Monday, August 25, 2008

Crazy Loon

I'm Joshua Abraham Norton, the first and only Emperor of the United States of America!
Which Historical Lunatic Are You?
From the fecund loins of Rum and Monkey.

Saturday, August 23, 2008

again

I can't do anything.
I can't hammer solder flat without hammering my finger
I can't make my budget work even though I have enough money because the due dates of all my bills. On top of that oil is going up to 396/month. I pay half of that plus rent.
I can't make a bezel stick.
I can't do anything right.
I swear I want to give up.
I don't give a flying flip anymore.

Friday, August 15, 2008

day 2 the energy automaton will she sleep tonight?

I feel like an energy automaton.
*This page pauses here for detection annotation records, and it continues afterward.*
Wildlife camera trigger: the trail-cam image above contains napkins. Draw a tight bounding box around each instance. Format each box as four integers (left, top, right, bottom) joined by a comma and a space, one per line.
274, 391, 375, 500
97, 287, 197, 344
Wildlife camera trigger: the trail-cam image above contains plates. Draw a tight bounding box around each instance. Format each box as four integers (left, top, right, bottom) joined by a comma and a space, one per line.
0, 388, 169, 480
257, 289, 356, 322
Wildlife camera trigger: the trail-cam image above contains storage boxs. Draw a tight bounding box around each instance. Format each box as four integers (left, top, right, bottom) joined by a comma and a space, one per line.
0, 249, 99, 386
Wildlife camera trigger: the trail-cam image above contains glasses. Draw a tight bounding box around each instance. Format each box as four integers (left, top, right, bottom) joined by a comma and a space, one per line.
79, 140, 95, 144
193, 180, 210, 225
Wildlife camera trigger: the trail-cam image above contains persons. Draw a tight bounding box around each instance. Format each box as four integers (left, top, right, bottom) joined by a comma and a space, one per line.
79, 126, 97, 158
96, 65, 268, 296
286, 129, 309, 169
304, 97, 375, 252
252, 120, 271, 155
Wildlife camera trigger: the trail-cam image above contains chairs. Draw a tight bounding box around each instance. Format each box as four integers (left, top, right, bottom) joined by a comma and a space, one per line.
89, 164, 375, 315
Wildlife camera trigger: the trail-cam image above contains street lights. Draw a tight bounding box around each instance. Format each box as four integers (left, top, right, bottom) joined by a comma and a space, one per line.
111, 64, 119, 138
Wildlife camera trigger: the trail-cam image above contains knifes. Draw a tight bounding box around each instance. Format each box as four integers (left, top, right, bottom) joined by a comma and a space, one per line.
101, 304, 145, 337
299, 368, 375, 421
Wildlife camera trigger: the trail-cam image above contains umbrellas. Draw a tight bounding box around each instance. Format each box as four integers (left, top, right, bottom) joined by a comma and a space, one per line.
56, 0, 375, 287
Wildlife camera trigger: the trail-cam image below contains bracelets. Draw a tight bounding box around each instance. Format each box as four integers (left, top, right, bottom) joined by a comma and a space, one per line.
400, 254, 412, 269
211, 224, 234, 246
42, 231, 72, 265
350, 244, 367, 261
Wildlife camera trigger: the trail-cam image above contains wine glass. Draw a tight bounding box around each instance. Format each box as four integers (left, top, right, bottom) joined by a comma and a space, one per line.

Getting things done but very apathetic.
Day 2 of taking the strattera at 6 pm. I still feel pretty apathetic although I am

utilizing my energy and getting massive amounts of things done.
Today I nearly finished and started making janet's pendant which is something I've

never done in one day before or even 2 for that matter. I made a scratch Maryland

gingerbread cake. and I didn't get on the computer at all after I got home from work. I

did play some Wii. But it was intermittent. What I've come to notice is that the I feel

90% better as far as energy and the really bad depression is concerned. However, while

I am getting many things done I'm still having to really PUSH to make myself do it. I

still feel very apathetic about what I'm doing. The best way to describe it is I'm no

longer taking any joy in the processes of things and the wonder of the fact that I can

actually get it done like I was before. EVERYTHING feels like work now and drudgery. I

don't feel that enjoyment in the process of doing ANYTHING. The only thing I can stand

doing that I take enjoyment in the process of is reading for pleasure. I come to

understand that part of the great pleasure I got in making jewelry in the first place

was the pride in not just the finished product...but the making of it....being able to

say I DO have these skills and that sets me apart from many other people making me

special in a certain way. Now I don't care. I had to force myself to finish as far as I

got tonight. I just don't care. The joy in the journey is gone for me and for me, it's

ALL about the process of GETTING there not the ends. The end product is just a nice

byproduct of all the fun you had getting there. But I can't feel that right now. Not in

anything except reading which is pretty much an immediate gratifier since the process

is the means to the end in itself.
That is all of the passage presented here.